───── DATA TO USE

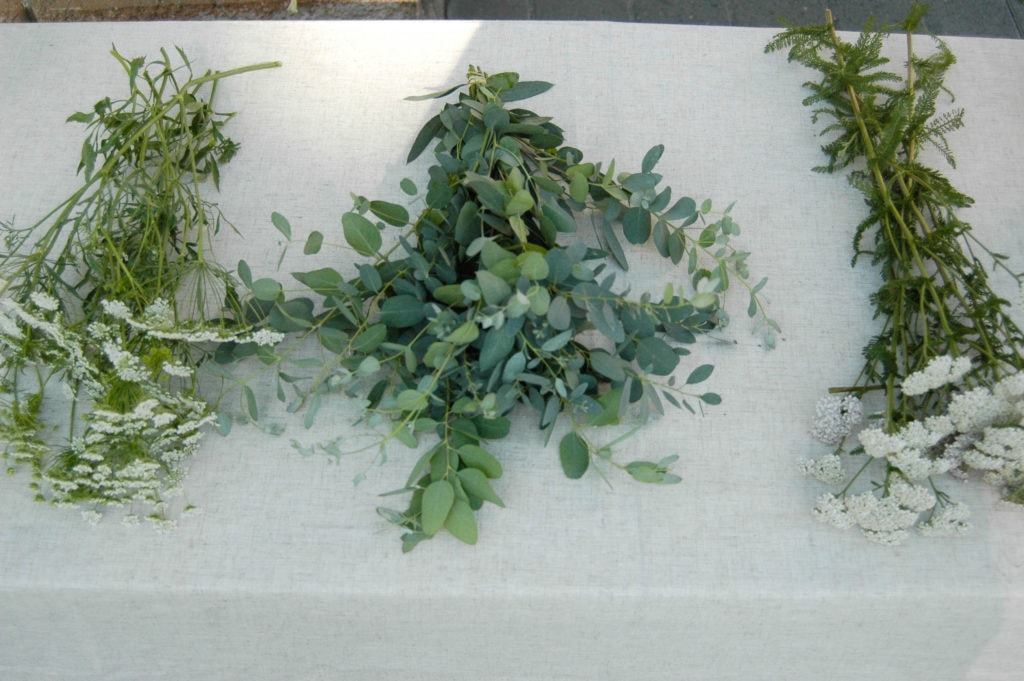 queen anne's lace, yarrow, and eucalyptus on a table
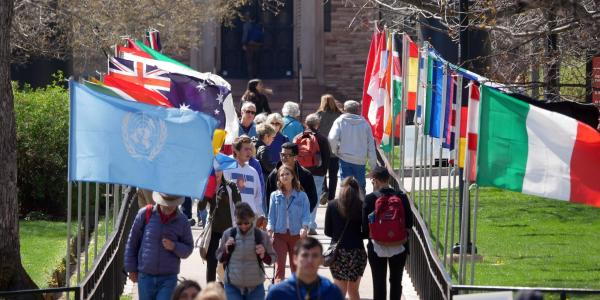 Conference on World Affairs flags fly in the quad. (Photo by Glenn Asakawa/University of Colorado)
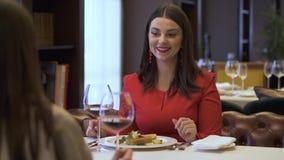 Dos novias bonitas que se sientan en el restaurante moderno delante de uno a Muchacha que le cuenta historia interesante almacen de video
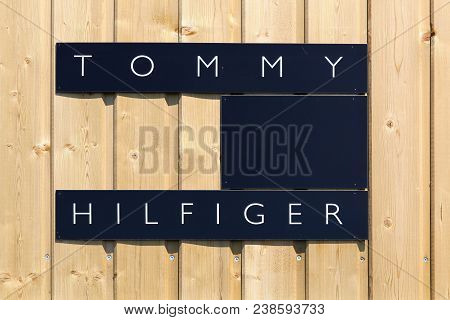 Villefranche, France - June 11, 2017: Tommy Hilfiger Logo On A Wall. Tommy Hilfiger Is An American M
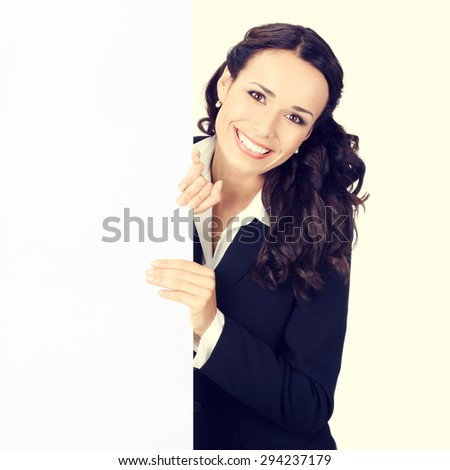 Happy smiling young businesswoman showing blank signboard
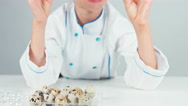 Close up portrait chef cook girl holding two quail eggs and smiling at camera Stock Footage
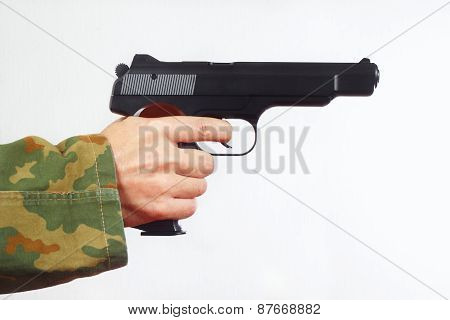 Hand in camouflage uniform with a semi-automatic gun on white background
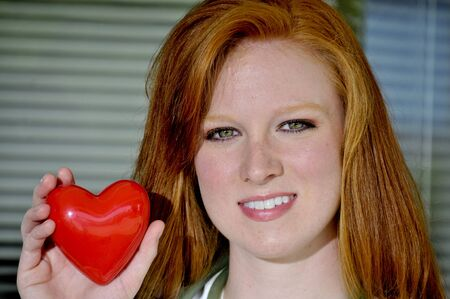 A female cardiologist holding a red heart Stock Photo - 7045313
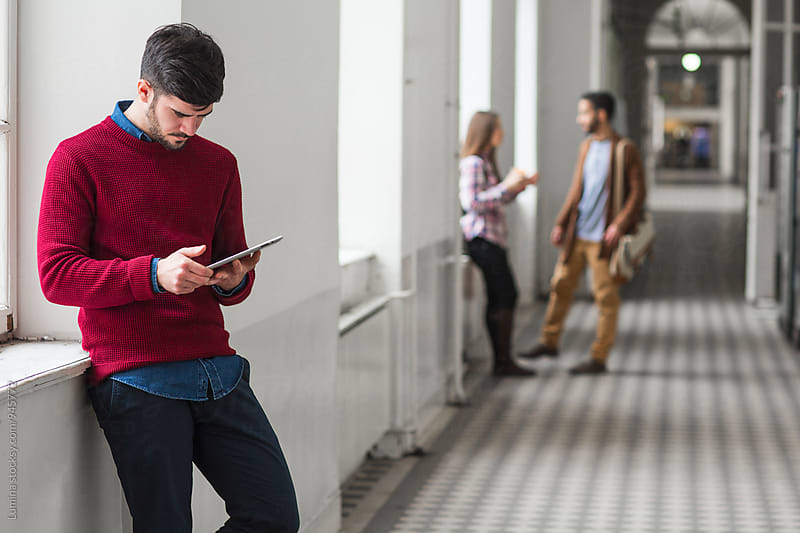 Student with Tablet on the Campus by Lumina for Stocksy United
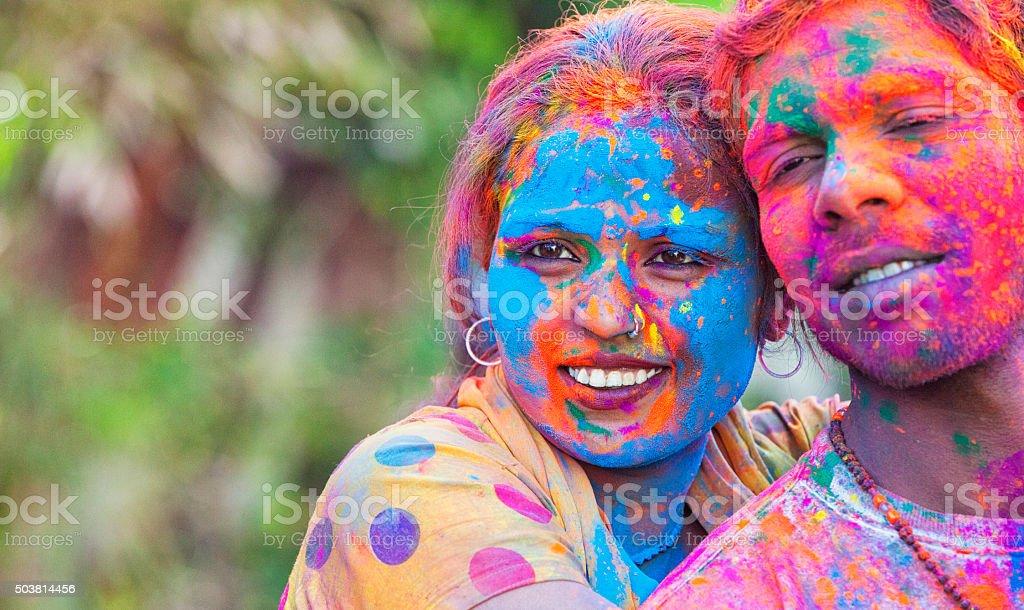 Young Couple Enjoying Holi Festival stock photo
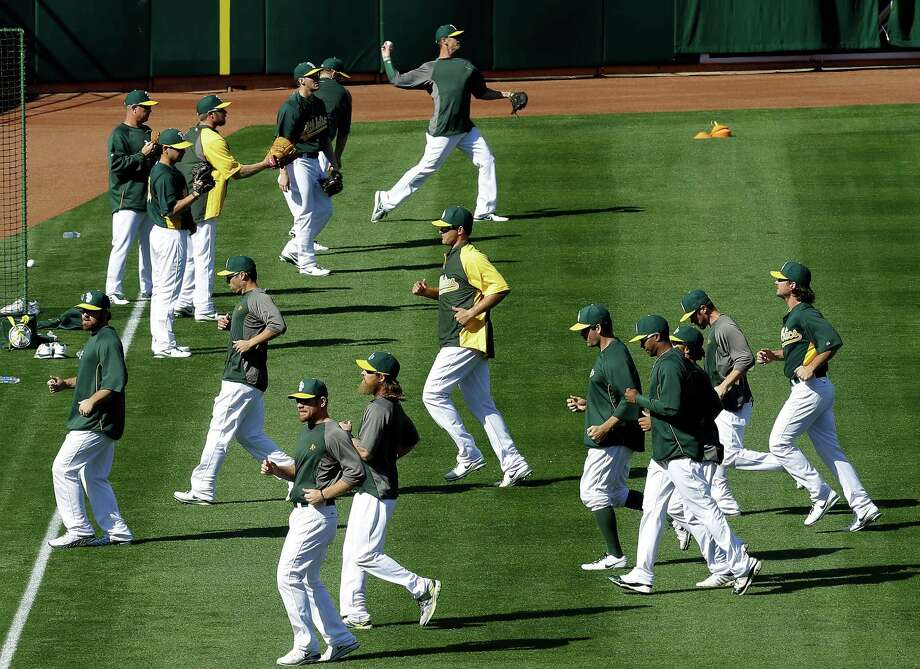 The Oakland Athletics warm up during batting practice before their baseball game against the Seattle Mariners Monday, April 1, 2013, in Oakland, Calif. Photo: AP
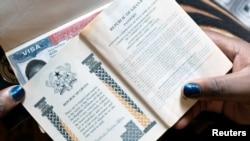 Une femme montre les passeports de sa famille avec un visa américain à Accra, au Ghana, le 1er février 2019. Le Ghana n'est pas inclus dans le programme de garantie monétaire.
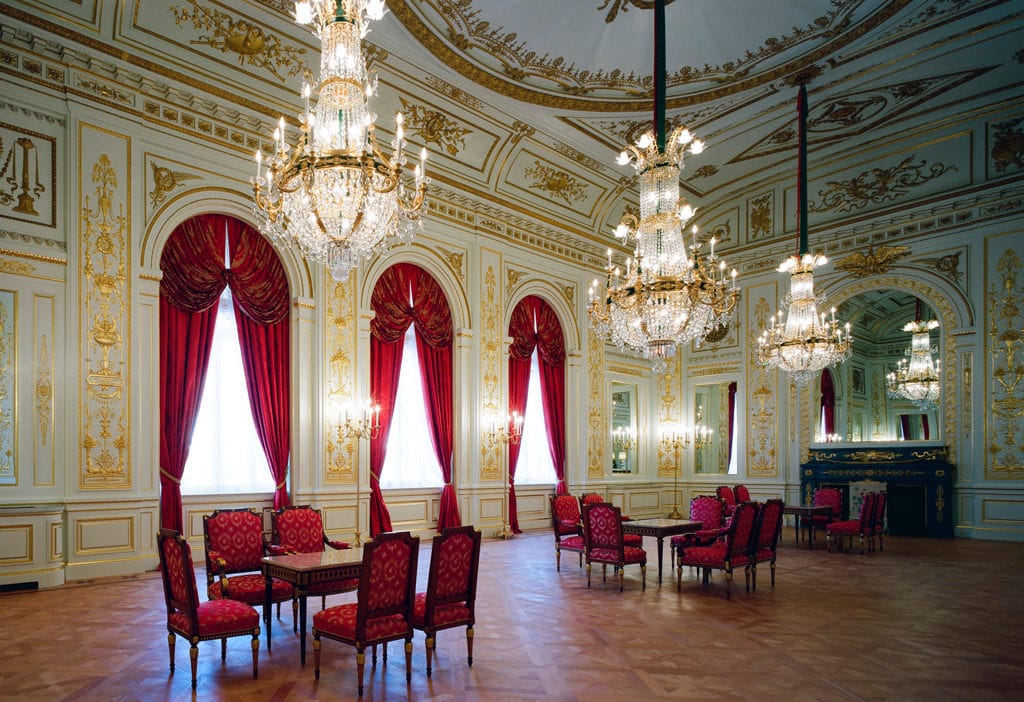 A photo of the whole of Sairan no Ma. Three chandeliers, magnificent gold-leaf plaster relief, and ornate chairs and tables are set in the room. Patterns are embroidered on the red fabric of the chairs.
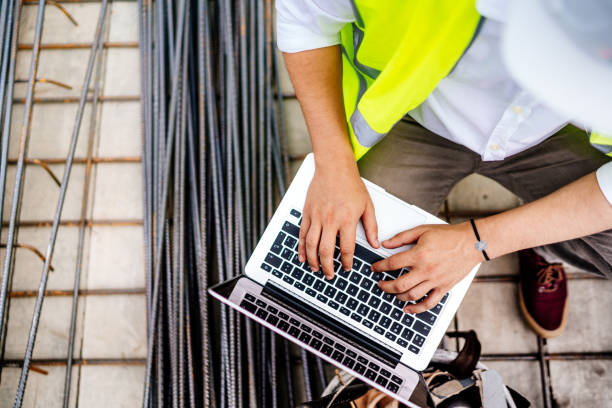 close up details of engineer working on laptop on construction site stock photo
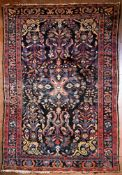 A Persian Hamadan rug with central floral medallion on midnight ground within stylised floral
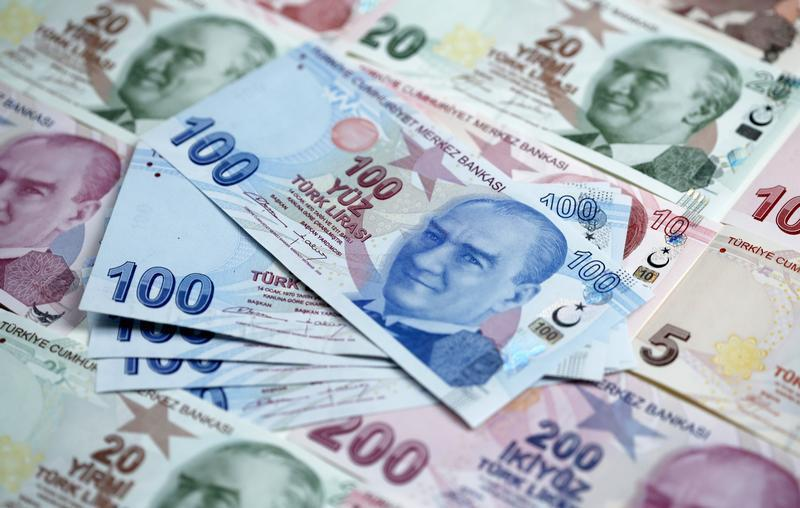 Turkish lira banknotes are seen in this photo illustration taken in Istanbul
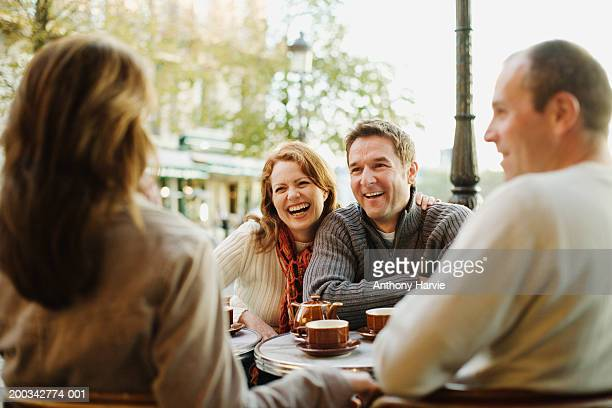 Two couples at outdoor cafe (focus on couple laughing in background)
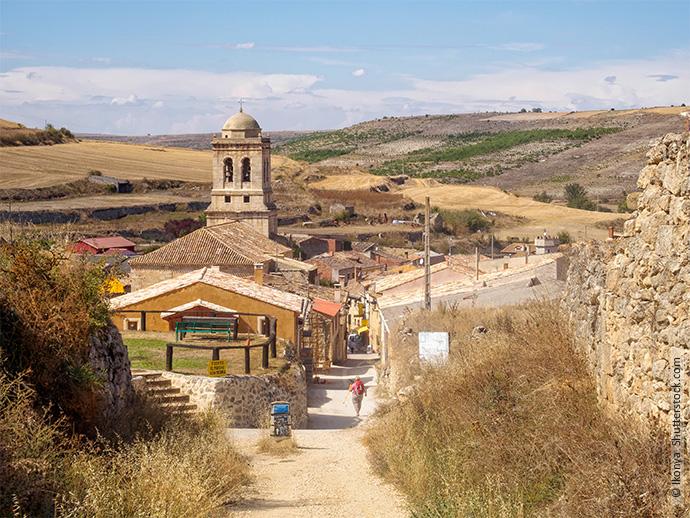 Hier sieht man den Blick auf das Dorf Hontanas, in dem gerade eine Pilgerin mit Rucksack auf eine sandigen Straße entlang läuft.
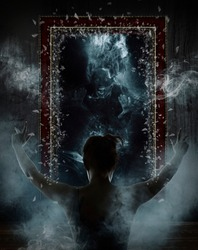 Mirror. Terrible ghost on dark smoke background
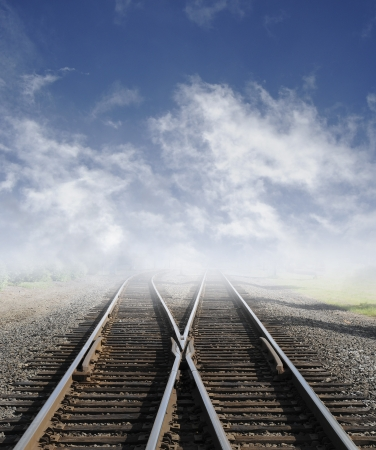 Two railroad tracks lead off into the daylight foggy sky with clouds.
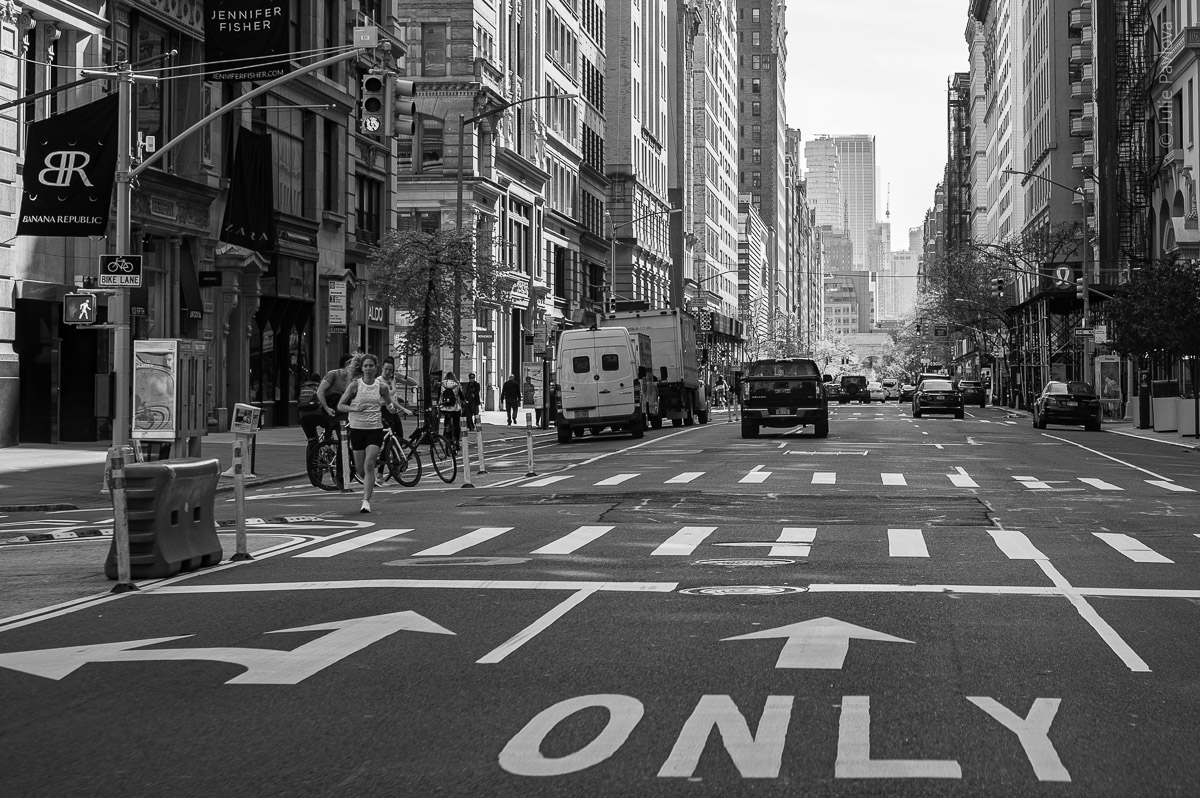 Woman running on an empty street of Manhattan, New York, during COVID-19. (04/26/2020 by Julie Pavlova Photography)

──────────

→ PROBLEM DESCRIPTION: Repeat only the lines between the top of the entries above and the line containing "Young Couple Enjoying", both ends included, without the pictures.

→ RESULT BELOW:
 queen anne's lace, yarrow, and eucalyptus on a table
 Conference on World Affairs flags fly in the quad. (Photo by Glenn Asakawa/University of Colorado)
 Dos novias bonitas que se sientan en el restaurante moderno delante de uno a Muchacha que le cuenta historia interesante almacen de video
 Villefranche, France - June 11, 2017: Tommy Hilfiger Logo On A Wall. Tommy Hilfiger Is An American M
 Happy smiling young businesswoman showing blank signboard
 Close up portrait chef cook girl holding two quail eggs and smiling at camera Stock Footage
 Hand in camouflage uniform with a semi-automatic gun on white background
 A female cardiologist holding a red heart Stock Photo - 7045313
 Student with Tablet on the Campus by Lumina for Stocksy United
 Young Couple Enjoying Holi Festival stock photo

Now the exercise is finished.